Comparison of bitboard attack-getter variants

Discussion of chess software programming and technical issues.

Moderators: hgm, Rebel, chrisw

ZirconiumX
Posts: 1334
Joined: Sun Jul 17, 2011 11:14 am

Re: Comparison of bitboard attack-getter variants

Post by ZirconiumX »

Sven, if you don't mind me asking, could you run a quick comparison of if the extra bit twiddling of this article is worth the unified implementation.

Gerd might find the article useful too, although whether it can be suitably vectorized is not in my field of expertise (I'm a musician...).

Matthew:out
Some believe in the almighty dollar.

I believe in the almighty printf statement.
Gerd Isenberg
Posts: 2250
Joined: Wed Mar 08, 2006 8:47 pm
Location: Hattingen, Germany

Re: Comparison of bitboard attack-getter variants

Post by Gerd Isenberg »

Sven Schüle wrote: The following five approaches were tested:
- Magics
- Hyperbola Quintessence
- Dumb7Fill
- Obstruction Difference
- and an unnamed approach which I simply call "No Headache" (at least the author knows why).

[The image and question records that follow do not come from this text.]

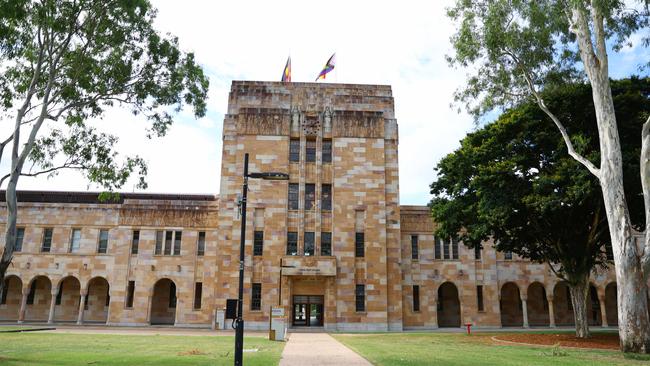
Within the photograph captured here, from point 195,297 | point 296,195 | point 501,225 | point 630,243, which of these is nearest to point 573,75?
point 501,225

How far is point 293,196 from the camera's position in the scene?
41312 mm

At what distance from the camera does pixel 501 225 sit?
1123 inches

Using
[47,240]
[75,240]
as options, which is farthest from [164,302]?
[47,240]

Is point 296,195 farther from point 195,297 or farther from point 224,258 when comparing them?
point 195,297

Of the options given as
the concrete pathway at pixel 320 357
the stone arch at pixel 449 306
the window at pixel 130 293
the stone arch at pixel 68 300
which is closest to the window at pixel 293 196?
the window at pixel 130 293

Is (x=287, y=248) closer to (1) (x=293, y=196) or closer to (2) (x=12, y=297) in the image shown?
(1) (x=293, y=196)

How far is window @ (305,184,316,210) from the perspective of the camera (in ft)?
135

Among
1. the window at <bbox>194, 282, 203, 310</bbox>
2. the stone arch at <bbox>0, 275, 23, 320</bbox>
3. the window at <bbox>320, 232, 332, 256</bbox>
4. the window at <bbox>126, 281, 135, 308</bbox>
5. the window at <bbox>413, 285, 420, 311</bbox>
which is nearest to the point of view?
the window at <bbox>320, 232, 332, 256</bbox>

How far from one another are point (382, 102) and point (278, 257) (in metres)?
16.5

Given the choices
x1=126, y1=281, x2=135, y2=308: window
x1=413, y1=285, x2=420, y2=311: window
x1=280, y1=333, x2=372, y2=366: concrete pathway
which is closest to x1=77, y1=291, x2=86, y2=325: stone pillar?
x1=126, y1=281, x2=135, y2=308: window

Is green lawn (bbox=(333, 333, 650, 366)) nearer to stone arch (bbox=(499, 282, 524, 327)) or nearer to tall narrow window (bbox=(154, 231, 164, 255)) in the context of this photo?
tall narrow window (bbox=(154, 231, 164, 255))

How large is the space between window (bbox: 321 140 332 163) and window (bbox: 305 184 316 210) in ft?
8.14

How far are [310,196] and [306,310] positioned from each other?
9030 mm

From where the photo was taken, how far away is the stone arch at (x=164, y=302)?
150 ft
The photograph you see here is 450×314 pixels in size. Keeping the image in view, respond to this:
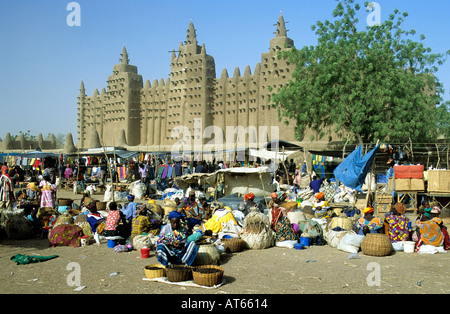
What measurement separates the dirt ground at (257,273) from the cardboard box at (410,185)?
5325 mm

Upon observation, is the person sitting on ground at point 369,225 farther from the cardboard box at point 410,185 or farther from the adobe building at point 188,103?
the adobe building at point 188,103

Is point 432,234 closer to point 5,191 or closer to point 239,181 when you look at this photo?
point 239,181

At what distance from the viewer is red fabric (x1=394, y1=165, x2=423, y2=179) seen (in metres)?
13.1

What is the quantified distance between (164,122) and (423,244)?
132 feet

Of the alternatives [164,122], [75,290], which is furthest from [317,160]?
[164,122]

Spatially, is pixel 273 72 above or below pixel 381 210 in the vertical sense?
above

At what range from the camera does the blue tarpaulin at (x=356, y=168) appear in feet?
38.0

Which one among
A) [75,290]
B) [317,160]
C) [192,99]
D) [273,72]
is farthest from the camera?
[192,99]

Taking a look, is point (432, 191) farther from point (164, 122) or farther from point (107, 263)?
point (164, 122)

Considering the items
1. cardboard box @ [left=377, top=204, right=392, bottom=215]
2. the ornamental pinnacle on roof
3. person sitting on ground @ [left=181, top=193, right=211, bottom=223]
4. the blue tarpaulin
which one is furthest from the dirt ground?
the ornamental pinnacle on roof

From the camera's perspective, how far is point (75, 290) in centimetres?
595

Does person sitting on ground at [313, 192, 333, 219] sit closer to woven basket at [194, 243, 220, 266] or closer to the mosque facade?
woven basket at [194, 243, 220, 266]

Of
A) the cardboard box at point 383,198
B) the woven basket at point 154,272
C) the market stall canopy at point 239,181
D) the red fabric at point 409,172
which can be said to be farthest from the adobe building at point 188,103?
the woven basket at point 154,272
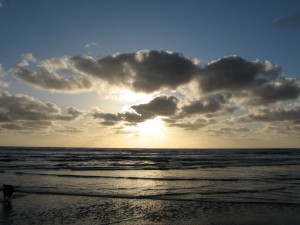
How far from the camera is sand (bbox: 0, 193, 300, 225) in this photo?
11477 mm

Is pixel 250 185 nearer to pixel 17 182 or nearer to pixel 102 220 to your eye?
pixel 102 220

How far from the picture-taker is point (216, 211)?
1315cm

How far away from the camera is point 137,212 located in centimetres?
1293

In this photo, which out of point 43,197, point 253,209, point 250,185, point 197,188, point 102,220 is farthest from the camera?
point 250,185

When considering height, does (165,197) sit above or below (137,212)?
above

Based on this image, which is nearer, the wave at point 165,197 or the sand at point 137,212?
the sand at point 137,212

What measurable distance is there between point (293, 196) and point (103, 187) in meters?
10.6

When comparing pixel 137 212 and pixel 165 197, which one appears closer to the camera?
pixel 137 212

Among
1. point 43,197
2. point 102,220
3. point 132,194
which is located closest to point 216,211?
point 102,220

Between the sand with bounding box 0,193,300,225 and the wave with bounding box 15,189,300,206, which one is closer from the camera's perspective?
the sand with bounding box 0,193,300,225

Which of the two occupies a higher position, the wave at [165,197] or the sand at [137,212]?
the wave at [165,197]

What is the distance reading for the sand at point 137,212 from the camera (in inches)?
452

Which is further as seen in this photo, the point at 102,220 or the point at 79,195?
the point at 79,195

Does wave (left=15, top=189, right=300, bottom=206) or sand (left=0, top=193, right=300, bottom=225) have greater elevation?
wave (left=15, top=189, right=300, bottom=206)
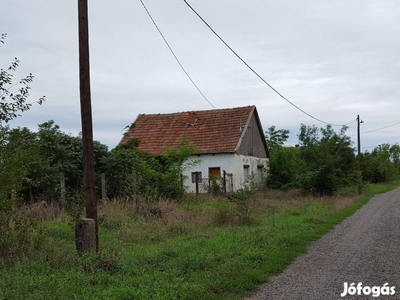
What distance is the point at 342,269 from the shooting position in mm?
8906

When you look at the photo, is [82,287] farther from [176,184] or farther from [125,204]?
[176,184]

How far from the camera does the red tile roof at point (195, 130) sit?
31023 mm

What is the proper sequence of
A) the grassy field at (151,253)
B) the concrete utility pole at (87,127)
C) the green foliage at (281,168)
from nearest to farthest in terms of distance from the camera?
1. the grassy field at (151,253)
2. the concrete utility pole at (87,127)
3. the green foliage at (281,168)

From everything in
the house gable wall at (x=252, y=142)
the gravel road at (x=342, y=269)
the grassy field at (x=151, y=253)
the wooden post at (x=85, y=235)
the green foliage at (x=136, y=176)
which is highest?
the house gable wall at (x=252, y=142)

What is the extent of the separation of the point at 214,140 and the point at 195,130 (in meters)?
2.33

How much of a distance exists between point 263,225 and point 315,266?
5586mm

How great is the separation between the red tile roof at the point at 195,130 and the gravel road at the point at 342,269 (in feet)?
56.1

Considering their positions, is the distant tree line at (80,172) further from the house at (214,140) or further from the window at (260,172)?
the window at (260,172)

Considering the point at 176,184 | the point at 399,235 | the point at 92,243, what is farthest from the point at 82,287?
the point at 176,184

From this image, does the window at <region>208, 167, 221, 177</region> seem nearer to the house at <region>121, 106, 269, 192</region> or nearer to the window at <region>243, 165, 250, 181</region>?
the house at <region>121, 106, 269, 192</region>

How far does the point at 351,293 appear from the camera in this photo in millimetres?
7117

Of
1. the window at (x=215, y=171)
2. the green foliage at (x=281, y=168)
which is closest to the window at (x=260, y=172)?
the green foliage at (x=281, y=168)

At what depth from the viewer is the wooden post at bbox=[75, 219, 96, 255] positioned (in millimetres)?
9078

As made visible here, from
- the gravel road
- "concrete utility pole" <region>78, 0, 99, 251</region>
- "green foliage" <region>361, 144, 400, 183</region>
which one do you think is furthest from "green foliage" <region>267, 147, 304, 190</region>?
"concrete utility pole" <region>78, 0, 99, 251</region>
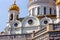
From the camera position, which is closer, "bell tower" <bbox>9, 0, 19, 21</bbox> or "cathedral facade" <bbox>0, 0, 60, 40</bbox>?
"cathedral facade" <bbox>0, 0, 60, 40</bbox>

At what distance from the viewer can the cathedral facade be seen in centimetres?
3300

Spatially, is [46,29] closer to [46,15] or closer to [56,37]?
[56,37]

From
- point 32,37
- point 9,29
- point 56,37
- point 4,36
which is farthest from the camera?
point 9,29

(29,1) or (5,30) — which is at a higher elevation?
(29,1)

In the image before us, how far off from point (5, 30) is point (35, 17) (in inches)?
215

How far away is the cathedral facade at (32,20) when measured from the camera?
108ft

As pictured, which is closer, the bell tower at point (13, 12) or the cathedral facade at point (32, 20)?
the cathedral facade at point (32, 20)

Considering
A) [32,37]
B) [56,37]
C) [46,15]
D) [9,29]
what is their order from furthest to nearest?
[46,15], [9,29], [32,37], [56,37]

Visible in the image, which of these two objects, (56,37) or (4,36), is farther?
(4,36)

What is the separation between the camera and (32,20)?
4303cm

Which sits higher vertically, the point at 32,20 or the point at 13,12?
the point at 13,12

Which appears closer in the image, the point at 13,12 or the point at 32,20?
the point at 32,20

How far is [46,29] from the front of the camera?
87.7 feet

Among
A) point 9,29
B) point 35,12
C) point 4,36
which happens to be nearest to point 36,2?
point 35,12
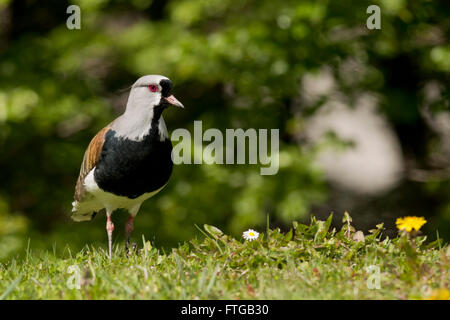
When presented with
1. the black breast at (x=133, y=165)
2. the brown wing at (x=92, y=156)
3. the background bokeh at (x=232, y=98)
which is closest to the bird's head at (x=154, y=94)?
the black breast at (x=133, y=165)

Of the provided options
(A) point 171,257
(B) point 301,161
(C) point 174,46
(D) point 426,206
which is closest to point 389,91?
(B) point 301,161

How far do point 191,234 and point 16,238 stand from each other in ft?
8.71

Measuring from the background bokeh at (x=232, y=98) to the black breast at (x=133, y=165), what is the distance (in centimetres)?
368

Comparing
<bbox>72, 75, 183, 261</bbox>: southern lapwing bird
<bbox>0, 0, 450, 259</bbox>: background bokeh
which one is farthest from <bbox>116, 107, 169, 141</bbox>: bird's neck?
<bbox>0, 0, 450, 259</bbox>: background bokeh

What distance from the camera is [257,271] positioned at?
14.4 feet

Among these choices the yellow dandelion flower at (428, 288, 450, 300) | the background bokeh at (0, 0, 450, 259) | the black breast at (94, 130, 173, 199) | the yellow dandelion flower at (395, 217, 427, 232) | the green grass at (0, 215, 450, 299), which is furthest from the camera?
the background bokeh at (0, 0, 450, 259)

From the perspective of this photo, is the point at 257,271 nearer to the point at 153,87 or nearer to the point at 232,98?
the point at 153,87

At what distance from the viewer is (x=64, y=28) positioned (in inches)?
418

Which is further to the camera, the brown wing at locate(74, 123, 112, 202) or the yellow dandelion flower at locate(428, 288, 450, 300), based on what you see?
the brown wing at locate(74, 123, 112, 202)

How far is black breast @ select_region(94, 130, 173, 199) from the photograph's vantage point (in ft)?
17.7

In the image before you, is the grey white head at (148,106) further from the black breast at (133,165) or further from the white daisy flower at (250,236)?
the white daisy flower at (250,236)

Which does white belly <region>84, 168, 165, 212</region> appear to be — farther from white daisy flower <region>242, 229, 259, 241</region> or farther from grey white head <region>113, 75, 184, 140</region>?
white daisy flower <region>242, 229, 259, 241</region>

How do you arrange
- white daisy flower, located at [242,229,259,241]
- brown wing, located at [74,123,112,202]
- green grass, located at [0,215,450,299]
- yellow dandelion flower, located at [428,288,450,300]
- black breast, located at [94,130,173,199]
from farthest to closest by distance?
1. brown wing, located at [74,123,112,202]
2. black breast, located at [94,130,173,199]
3. white daisy flower, located at [242,229,259,241]
4. green grass, located at [0,215,450,299]
5. yellow dandelion flower, located at [428,288,450,300]

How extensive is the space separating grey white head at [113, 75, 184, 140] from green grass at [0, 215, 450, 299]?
3.15 ft
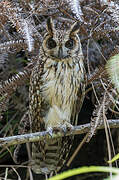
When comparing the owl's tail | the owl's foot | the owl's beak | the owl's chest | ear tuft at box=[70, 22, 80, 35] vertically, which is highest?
ear tuft at box=[70, 22, 80, 35]

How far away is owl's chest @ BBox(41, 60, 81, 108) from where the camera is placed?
1.74 metres

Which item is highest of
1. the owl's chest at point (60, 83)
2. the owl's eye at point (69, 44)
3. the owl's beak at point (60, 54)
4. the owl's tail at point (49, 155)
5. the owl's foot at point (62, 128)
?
the owl's eye at point (69, 44)

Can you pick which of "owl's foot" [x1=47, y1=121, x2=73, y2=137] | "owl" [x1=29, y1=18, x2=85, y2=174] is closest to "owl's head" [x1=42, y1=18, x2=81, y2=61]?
"owl" [x1=29, y1=18, x2=85, y2=174]

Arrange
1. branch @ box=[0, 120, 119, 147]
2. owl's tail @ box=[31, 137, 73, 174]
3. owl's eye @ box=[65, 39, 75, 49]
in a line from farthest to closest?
owl's tail @ box=[31, 137, 73, 174] < owl's eye @ box=[65, 39, 75, 49] < branch @ box=[0, 120, 119, 147]

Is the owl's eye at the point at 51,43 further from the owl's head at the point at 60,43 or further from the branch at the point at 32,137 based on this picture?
the branch at the point at 32,137

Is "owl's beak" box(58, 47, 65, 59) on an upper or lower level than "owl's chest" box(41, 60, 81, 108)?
upper

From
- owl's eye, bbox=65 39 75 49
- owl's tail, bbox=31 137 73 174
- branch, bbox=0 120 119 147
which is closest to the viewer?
branch, bbox=0 120 119 147

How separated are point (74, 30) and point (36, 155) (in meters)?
0.85

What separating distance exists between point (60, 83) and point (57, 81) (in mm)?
21

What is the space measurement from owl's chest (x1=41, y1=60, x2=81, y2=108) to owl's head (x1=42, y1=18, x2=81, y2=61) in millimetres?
69

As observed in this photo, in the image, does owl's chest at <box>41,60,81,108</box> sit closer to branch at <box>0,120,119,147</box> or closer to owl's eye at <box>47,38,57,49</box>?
owl's eye at <box>47,38,57,49</box>

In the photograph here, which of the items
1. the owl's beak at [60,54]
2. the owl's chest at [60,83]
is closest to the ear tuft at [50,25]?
the owl's beak at [60,54]

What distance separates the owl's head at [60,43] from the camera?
166cm

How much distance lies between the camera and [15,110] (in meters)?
2.15
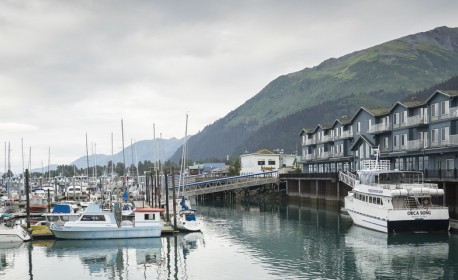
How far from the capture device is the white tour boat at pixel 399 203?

A more realistic test would of course including a "real" static evaluation function, use SEE, improve the search (to reach much bigger search depths) and more. Although I doubt that this would change the results significantly, I plan to repeat the same test after improving the engine significantly. Also other attack-getter implementations are on my ToDo list, including Kindergarten bitboards and a few more.

Test result overview:

Code: Select all

Attack-getter variant   Perft NPS  -% vs. Magics  Search NPS  -% vs. Magics
===========================================================================
Magics                    1509538                    4689055
Obstruction Difference    1305917         -13,5%     4480245          -4,5%
"No Headache"             1290733         -14,5%     4411828          -5,9%
Hyperbola Quintessence    1327537         -12,1%     4380272          -6,6%
Dumb7fill                 1174150         -22,2%     4102345         -12,5%
My brief summary: Magics are still on rank 1. Several other techniques are not far away from Magics, and they might serve as a good starting point if program speed is not (yet) an issue.
Hi Sven,

ahh, attack-getters! Nice test. Interesting that beside the huge memory approach of magic bitboards as expected winner (inlined?), "No Headache" with loops and branches is faster than expected by me. Ok, both approaches may decline if more memory (magics) or branch resources ("No Headache") are used in other areas of a further developed engine.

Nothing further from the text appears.